**Passage shown:**
Before they made cars from zintec and plastic, rust and cars in the UK was just the way it was. Poor steel and an unhappy workforce in the 70s and 80s made it even worse.

The salt on the roads also depends on where you live in the country. I guess somewhere on the south coast of England sees very little, up here in the north of Scotland we see a LOT. Imagine setting off in the early morning for a 1 hour drive to a ferry; you come around a corner and you're following the gritting wagon. What do you do? Listen to your car crumble away around you, or overtake and take a chance on the icy road ahead...?

(I usually go for the icy road!)

Nice pic David - it confirms something I came across at the weekend when I removed my front bumper. Took the two bolts out; gave it a little nudge downwards, and it just slid off. I didn't have to do anything with the clips at the sides, but having read up on the job beforehand, I'd been expecting to have something rusty to contend with.

Studying the parts afterwards it seemed that someone just hadn't bothered to flip the wire clips downwards. I thought I could see by the shape of the bracket that the wire was supposed to sit in the slots, but your pic shows it nicely.

^^ That's reminded me that I meant to ask what the purpose of those boxes is? I hadn't noticed them previously, looking onto the engine from the top. However when I removed the hose, I thought wtf??

Im going to need to get a new hose anyway, as the bit that spurs off near the throttle to go to the valve has broken off.

I thought I saw them (the weird boxes) called 'resonators' or the like?

Thanks guys,
There are followers/tappets in the order with the cam. I think the cam is specifically designed for the 4.0V8, and as I've said Turners have been fitting these for many years.

I'm still reading up on cam specs etc - just to understand the details, though I get the basic principle.
These are the specs of the Kent H180G:
Cam Lift (mm) 7.01mm Inlet/Exhaust
Duration 262° Inlet/Exhaust
Duration at 1mm 215° Inlet/Exhaust
Full Lift 108° Inlet
LTDC 1.42mm Inlet
Timing 23/59 59/23
Valve Lift (mm) 11.20mm Inlet/Exhuast

In further news... the second head came off yesterday evening. A breeze compared to the first now that I had the 'knack'. The pics of head and block aren't sufficiently different from the LH ones above to be worth posting. I haven't managed to get a straight edge across them yet, as I need to do a bit of a tidy in the garage, but I'll be sending them to the local engine machine shop anyway for a clean up and pressure check. Another genuine LR stamped Elring gasket...

**Information provided:**
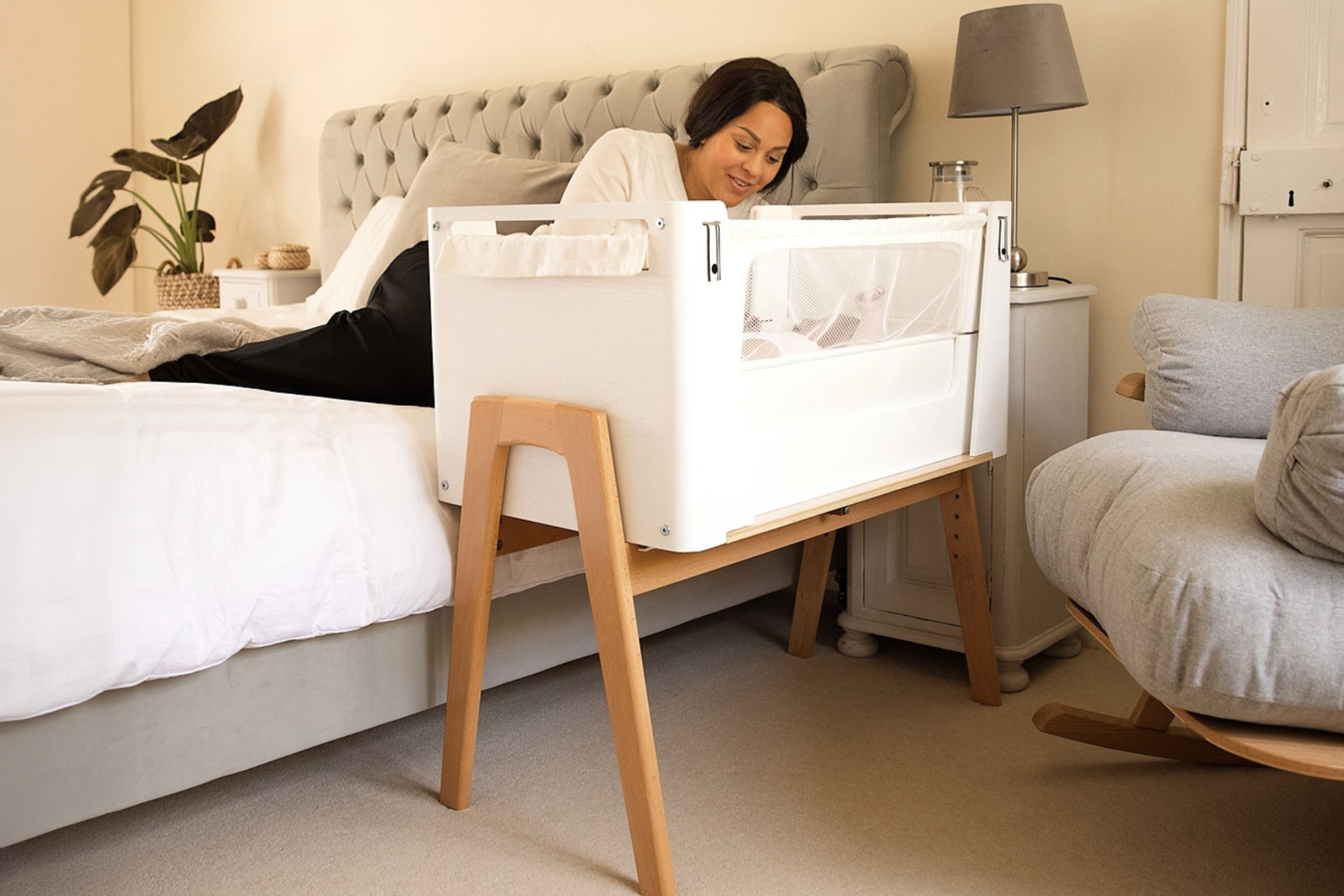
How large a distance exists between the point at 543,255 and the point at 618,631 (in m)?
0.40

**Work to do:** Rewrite the car repair thread from "Studying the parts" up to and including "I thought wtf??", putting "metal clips" in place of "wire clips".

**Written answer:**
Studying the parts afterwards it seemed that someone just hadn't bothered to flip the metal clips downwards. I thought I could see by the shape of the bracket that the wire was supposed to sit in the slots, but your pic shows it nicely.

^^ That's reminded me that I meant to ask what the purpose of those boxes is? I hadn't noticed them previously, looking onto the engine from the top. However when I removed the hose, I thought wtf??